Set tasks:
- a) Duplicate the stretch of the passage on binocular optics from "After a little" through "for the US.)".
- b) According to the passage on binocular optics, which scope is the writer leaning toward?

Provided passage:
■ ■ ■ ■ ■
Another item worth considering about optics: If you are going to spend just a few minutes at a time using the instrument then flatness-of-field, color, etc. are not too important if the basic resolution/color correction is OK central field. However, if you will be spending hours and days staring through the optic it is best to get really good optics with nothing but excellent alignment for the eyepieces-and as important, the same power-matched optics in both right and left optical systems (example: a 9.89x for 10x is OK, but a left eye 9.89x and 9.93xright eye usually equals eyestrain). Few things produce eyestrain worse than even slightly mis-aligned eyepieces-or eyepieces that become easily mis-aligned and you began to suffer before you realize it is time for another costly re-alignment. Again: nothing is more important to binocular optics than alignment-for long-term work. Not a big deal for a 'little while,' perfectly acceptable in fact, and I doubt my wife will ever understand why I have a pair of binoculars, that cost well over a couple thousand, until she has to use binioculars constantly through 12+hour days on end.

After a little work on finding an acceptable scope I am leaning toward the Russian LOMO, preferably a used one that has lost knobs, lighting, etc., but has Not had the lenses cleaned with emery cloth. My dream is original optics-that is those not destroyed by 'cleaning', etc., with acceptable working distance that include some focusing mechanisms intact, and no base. (I can create a base in a few hours.) However, my chances of finding this dream scope from a reputable person-to keep from buying true junk-is almost non-existant. So if you have something for sale or trade, please email me. I have a few things to trade, including some sheep horn, fossil ivory, etc. (Before I retired from US Fish and Wildlife Service I had to identify legal vs illegal ivory, etc., so any wildlife items will have the correct legal documentation for the US.)
■ ■ ■ ■ ■
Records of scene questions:

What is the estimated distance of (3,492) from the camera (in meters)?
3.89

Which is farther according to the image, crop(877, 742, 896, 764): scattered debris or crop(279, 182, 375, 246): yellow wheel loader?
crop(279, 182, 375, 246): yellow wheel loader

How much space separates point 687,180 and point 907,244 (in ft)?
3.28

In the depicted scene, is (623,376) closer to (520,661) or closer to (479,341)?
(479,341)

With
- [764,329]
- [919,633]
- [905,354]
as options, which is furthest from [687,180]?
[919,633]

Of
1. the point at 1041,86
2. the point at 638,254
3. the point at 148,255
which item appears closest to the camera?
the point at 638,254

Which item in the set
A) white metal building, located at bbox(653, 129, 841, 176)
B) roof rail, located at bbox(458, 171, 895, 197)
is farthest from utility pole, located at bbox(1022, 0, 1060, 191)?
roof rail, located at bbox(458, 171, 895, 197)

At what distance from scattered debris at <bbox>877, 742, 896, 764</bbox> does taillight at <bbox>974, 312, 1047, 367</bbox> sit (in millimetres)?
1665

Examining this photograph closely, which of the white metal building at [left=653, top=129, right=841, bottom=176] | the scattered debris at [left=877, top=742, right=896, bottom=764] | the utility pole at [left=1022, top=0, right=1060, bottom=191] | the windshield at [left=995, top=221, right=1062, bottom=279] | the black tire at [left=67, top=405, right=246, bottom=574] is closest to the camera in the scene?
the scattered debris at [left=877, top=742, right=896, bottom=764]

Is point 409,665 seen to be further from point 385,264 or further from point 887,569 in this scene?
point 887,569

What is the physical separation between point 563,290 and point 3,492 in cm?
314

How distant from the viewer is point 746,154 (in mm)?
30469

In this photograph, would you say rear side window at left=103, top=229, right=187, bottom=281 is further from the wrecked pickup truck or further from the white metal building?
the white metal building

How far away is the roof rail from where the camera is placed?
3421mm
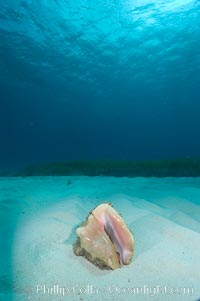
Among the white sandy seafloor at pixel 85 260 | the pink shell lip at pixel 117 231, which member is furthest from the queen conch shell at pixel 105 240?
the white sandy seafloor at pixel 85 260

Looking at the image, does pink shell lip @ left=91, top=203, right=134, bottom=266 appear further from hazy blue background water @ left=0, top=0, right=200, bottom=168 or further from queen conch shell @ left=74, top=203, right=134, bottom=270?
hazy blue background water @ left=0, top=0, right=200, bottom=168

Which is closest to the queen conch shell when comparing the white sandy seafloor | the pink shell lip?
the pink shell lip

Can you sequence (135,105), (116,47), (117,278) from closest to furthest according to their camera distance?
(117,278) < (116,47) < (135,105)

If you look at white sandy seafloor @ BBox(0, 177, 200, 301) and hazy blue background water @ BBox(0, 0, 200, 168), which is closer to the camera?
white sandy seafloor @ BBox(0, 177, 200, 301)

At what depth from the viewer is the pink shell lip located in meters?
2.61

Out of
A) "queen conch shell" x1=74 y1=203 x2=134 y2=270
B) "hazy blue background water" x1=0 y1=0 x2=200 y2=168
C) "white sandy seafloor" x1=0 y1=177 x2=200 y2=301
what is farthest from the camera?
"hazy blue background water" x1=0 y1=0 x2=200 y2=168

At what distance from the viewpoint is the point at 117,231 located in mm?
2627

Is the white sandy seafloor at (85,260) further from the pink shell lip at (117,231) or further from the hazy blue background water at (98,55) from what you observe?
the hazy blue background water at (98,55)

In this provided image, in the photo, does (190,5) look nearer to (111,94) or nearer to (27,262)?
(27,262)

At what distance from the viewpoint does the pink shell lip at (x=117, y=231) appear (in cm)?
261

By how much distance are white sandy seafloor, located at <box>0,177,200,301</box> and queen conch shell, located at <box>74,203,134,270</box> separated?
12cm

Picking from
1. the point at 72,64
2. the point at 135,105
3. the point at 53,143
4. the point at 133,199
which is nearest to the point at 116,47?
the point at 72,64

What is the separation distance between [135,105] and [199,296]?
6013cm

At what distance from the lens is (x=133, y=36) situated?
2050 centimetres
■ ■ ■ ■ ■
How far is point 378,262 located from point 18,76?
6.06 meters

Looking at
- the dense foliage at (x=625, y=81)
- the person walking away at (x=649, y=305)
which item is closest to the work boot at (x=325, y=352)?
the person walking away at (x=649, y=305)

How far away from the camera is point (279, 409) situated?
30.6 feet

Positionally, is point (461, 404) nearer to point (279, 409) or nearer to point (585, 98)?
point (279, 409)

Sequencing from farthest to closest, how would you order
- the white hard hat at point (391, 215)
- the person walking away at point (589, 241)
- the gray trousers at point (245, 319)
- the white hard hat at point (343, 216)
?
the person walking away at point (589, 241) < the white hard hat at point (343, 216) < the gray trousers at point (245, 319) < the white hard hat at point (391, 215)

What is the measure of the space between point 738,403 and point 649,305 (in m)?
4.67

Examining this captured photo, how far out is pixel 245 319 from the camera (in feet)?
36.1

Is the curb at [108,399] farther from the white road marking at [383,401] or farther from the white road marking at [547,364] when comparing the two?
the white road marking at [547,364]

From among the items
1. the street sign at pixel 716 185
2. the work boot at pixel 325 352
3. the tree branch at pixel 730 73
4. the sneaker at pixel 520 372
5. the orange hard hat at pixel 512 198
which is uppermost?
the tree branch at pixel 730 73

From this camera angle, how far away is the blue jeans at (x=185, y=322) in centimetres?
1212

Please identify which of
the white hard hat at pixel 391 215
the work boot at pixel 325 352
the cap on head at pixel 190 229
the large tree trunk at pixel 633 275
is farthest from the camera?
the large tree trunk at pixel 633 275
■ ■ ■ ■ ■
Full answers:
- a)
After a little work on finding an acceptable scope I am leaning toward the Russian LOMO, preferably a used one that has lost knobs, lighting, etc., but has Not had the lenses cleaned with emery cloth. My dream is original optics-that is those not destroyed by 'cleaning', etc., with acceptable working distance that include some focusing mechanisms intact, and no base. (I can create a base in a few hours.) However, my chances of finding this dream scope from a reputable person-to keep from buying true junk-is almost non-existant. So if you have something for sale or trade, please email me. I have a few things to trade, including some sheep horn, fossil ivory, etc. (Before I retired from US Fish and Wildlife Service I had to identify legal vs illegal ivory, etc., so any wildlife items will have the correct legal documentation for the US.)

- b) The Russian LOMO, preferably a used one.